Dive Brief:
- Warren Buffett's Berkshire Hathaway had $55.5 billion in cash on June 30, which is the first time the company ended a quarter on the fiscal calendar above $50 billion since Buffett became chairman and CEO, Bloomberg reports.
- $55.5 billion is more than twice the amount Buffett wants to have available to pay any unexpectedly hefty insurance claims and raises the notion that Buffett is waiting on a "fat pitch" to make a big acquisition.
Dive Insight:
Electric utilities are known to be among Buffett's preferred M&A targets with Berkshire having recently acquired NV Energy for $5.6 billion and moving to buy Canadian transmission company AltaLink. "We're going to keep [investing in energy] as far as the eye can see," Buffett said at Edison Electric Institute's (EEI) annual meeting.

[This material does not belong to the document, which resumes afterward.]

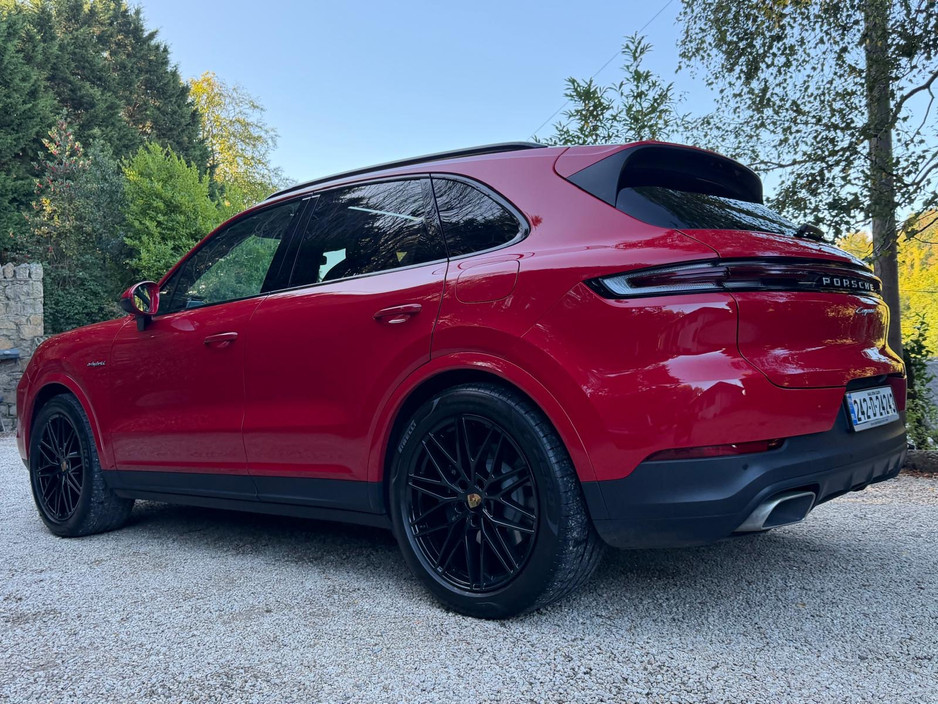 2024 Porsche Cayenne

But who could Buffett buy? There a few possibilities.
Bankrupt Energy Future Holdings' transmission and distribution utility Oncor is up for auction and is viewed by many analysts as a premium asset located in Texas' growing economic environment. Buffett could make a bid for the utility, but only if it comes at a friendly price and boasts attractive returns.
Wisconsin Energy, which recently moved to buy Integrys for $5.8 billion, is another candidate thanks to its good management and favorable regulatory environment, both of which Buffett is known to like.
Finally, there's Alliant Energy, which operates in the same regions as Berkshire Hathaway Energy, and Westar Energy, which is currently pursuing one of the largest utility capital investment programs in the U.S. Buffett prefers bolt-on acquisitions that offer further returns in places where he already has a foothold, according to Robert Miles, an authority on Buffett and Berkshire Hathaway. And the promise of a healthy capital spend program is pretty hard to pass up when you've got as much money as Buffett does.